If we follow the definition of BDR as made by ARRL tests you are right.
Unfortunately this definition does not give an exact idea of the true
dynamic
range of a receiver.
I can demonstrate, and I think that Phil can do it as well with his QS1R,
that if you feed a so called SDR with a + 7 dBm (S 9+80) carrier interferer,
you can comfortably listen to a - 104 dBm (S 4) signal which is 2 kHz apart
the interferer.
Demonstrate that you can do the same with a receiver which uses a 24-bit ADC
at the
IF level and I will publicly apologize with you. In the case you can't I
will be glad to accept
your apologies.
"Conventional" radios begins to behave a little better than direct sampling
platforms
when carrier interferers are at least 100 kHz apart.
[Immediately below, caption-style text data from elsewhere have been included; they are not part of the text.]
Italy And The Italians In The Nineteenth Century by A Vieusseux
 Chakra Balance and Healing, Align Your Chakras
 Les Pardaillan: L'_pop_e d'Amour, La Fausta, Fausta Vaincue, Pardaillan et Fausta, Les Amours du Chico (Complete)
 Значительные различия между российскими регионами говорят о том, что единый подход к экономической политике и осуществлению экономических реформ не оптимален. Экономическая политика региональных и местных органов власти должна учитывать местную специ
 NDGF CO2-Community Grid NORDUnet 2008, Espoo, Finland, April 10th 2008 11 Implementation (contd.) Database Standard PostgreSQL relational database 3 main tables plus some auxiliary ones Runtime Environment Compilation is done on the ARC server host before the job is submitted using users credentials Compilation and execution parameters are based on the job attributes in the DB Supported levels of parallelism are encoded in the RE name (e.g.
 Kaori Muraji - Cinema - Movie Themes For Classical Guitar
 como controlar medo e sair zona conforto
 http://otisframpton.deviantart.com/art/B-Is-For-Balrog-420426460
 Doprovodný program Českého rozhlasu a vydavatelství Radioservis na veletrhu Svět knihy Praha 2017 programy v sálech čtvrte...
But please don't say that the close spacing blocking dynamic range of
"analog" platforms
is 20 dB better than that of good RF sampling radios. This is a really
amazing assertion.
>...which is why the hybrid approach of a narrow roofing filter before the
>ADC works so well in Orion and the K3. The narrow roofing filters limit
>extremely strong signals outside the passband which would otherwise kick in
>ADC protection AGC. I don't think there's a way around the fundamental
>limitation of ADC resolution in the direct conversion designs.
This could be true if your receiver LO phase noise were negligible.
Unfortuntately it isn't.
>Phil, on the QS-1R specifications webpage, I see BDR is specified at 125
>dB...very similar to the Flex 5000's 123 dB. I haven't seen any
independent
>measurements of the QS-1R yet, but hope one will be forthcoming by ARRL.
If they will deserve QS1R the same treatment Perseus had on QST, I wish Phil
a very
good luck.
>Until SDR receivers are in the same >140 dB league of the K3, I'm not sure
>the contest community will bite this apple. When higher resolution ADCs
>eventually become available at a reasonable price, I'm sure the situation
>will change.
You are still wrong. The situation is already changed but you are not aware
of it
yet. You are confusing a figure which is the Blocking Gain Compression with
the
true dynamic range of a receiver.
> P.S. How many hits for "1000 " or "5000 " in the contest soapbox so far?
> ZERO. (Which says something about SDRs in use by real contesters).
This reasoning is a little bit amazing, I think.
Probably in the fourties you had no television set but this did not
prevented a television
set to enter the home of everyone and yours too.
Don't confuse what people knows with what people don't because they haven't
seen yet.
It takes time for news to be widely accepted, but sooner or later they are.
(Doesn't matter if pioneers died meanwhile, life is this way).